The Delhi Walla is walking in Nicholson Cemetery, a Christian graveyard near Kashmere Gate in the north of the city. This sloped ground is full of history–it dates from the Colonial-era and is named after a British adventurer. Most tombs belong to those subjects of the Empire who left their cold wet island to serve in its most prized colony. (I have written about the cemetery as a monument here).
There is barely any living soul around but the air is filled with traffic sounds. Just outside are busy bus stops. The hum of the Metro trains rushing forth along the adjacent elevated tracks is a part of the strange silence that cushions the cemetery. The commuters inside the train can easily see the graveyard from their coach windows; they can even spot you as a moving dot-like figure.
The cemetery is filled with scores of tombs, some of which are only numbered stones. One such slab stands alone against invading waves of dry grass.
The walk is full of expected surprises. Here, a sad inscription. There, only a little portion of the tomb visible under brown leaves. On clearing a random stone, the following words show up:
Born At Greencastle, Iowa.
Sept. 12, 1863.
Died at Delhi, India.
June 17, 1935.
Another tomb says: She Loved India
The corner there has dozens of new tombstones in black marble.

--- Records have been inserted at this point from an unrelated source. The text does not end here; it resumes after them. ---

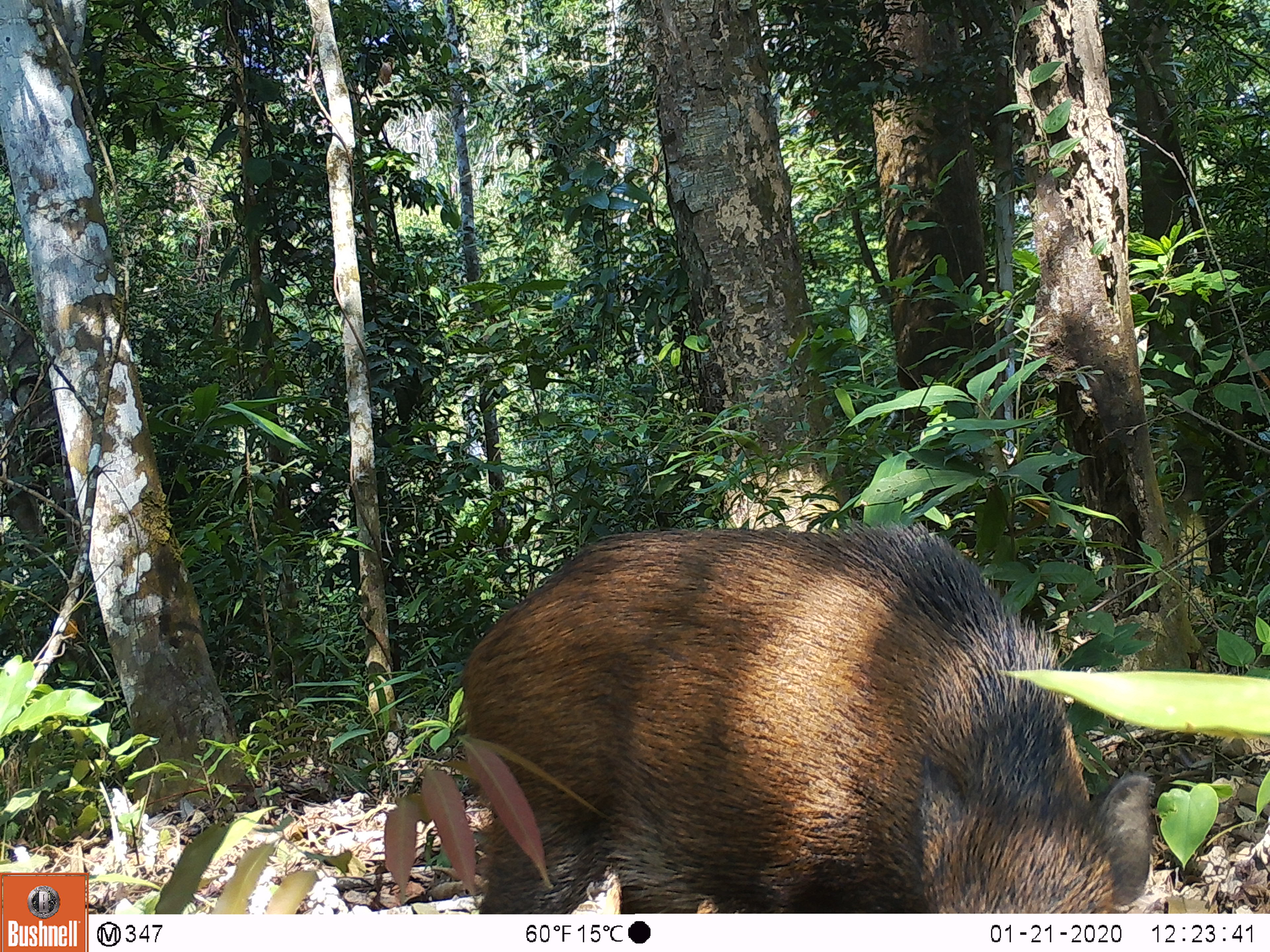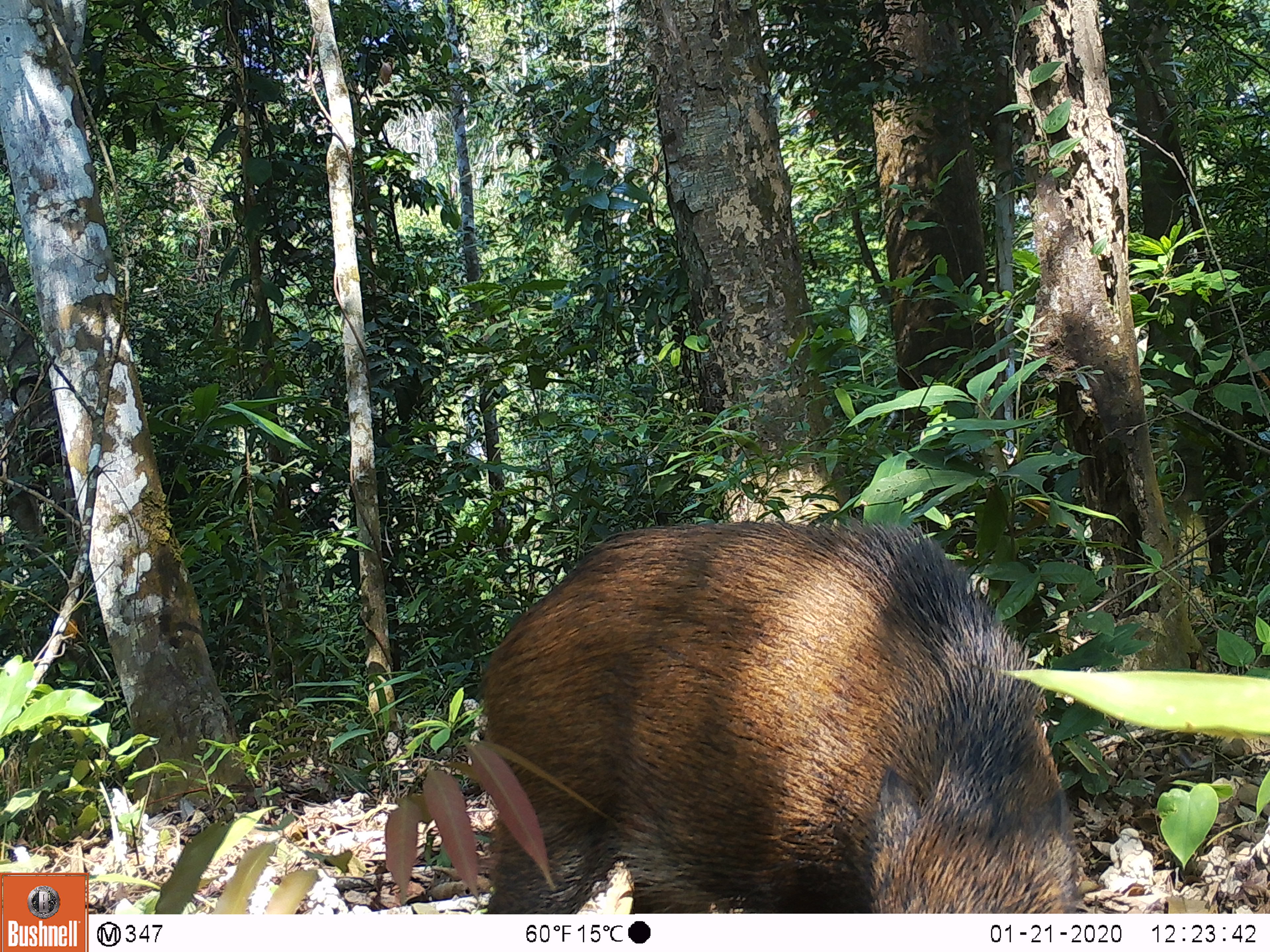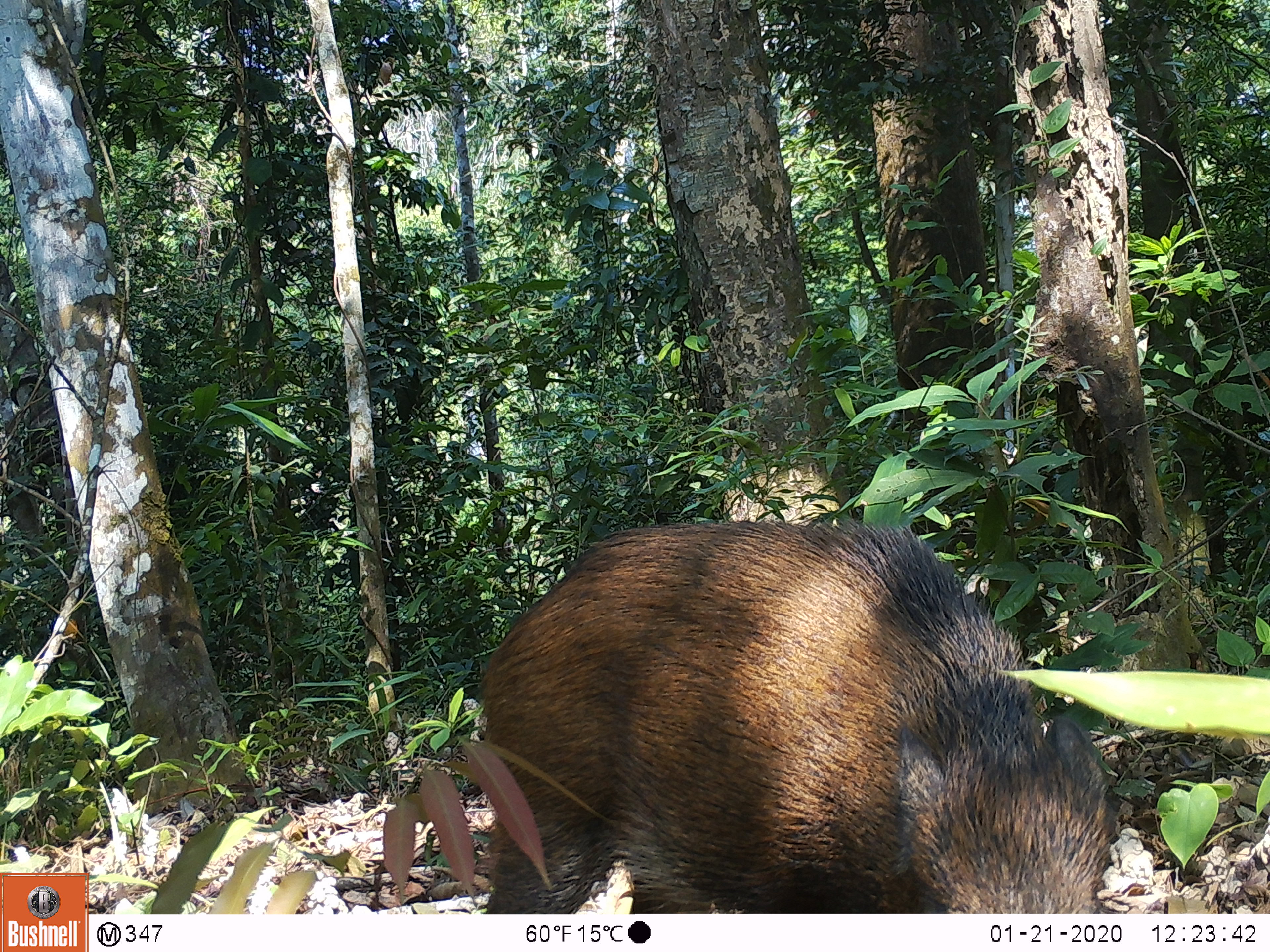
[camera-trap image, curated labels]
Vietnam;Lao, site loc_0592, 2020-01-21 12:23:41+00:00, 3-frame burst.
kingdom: Animalia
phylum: Chordata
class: Mammalia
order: Artiodactyla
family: Suidae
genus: Sus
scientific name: Sus scrofa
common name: eurasian wild pig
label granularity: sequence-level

Birds’ feathers litter the ground, along with ant hills. The path often turns scenically in long angular curves. The frequent recurrence of thickly-wooded patches turns the walk into a pattern of shade and sunshine.
Some of the tombs are in advanced stages of disintegration. Many lie unseen under bushes and creepers. These graves have probably not been touched by a human hand for years. One day we too shall be forgotten. The living will continue to make noises, while we will sink into unfathomable mysteries. Like the people here.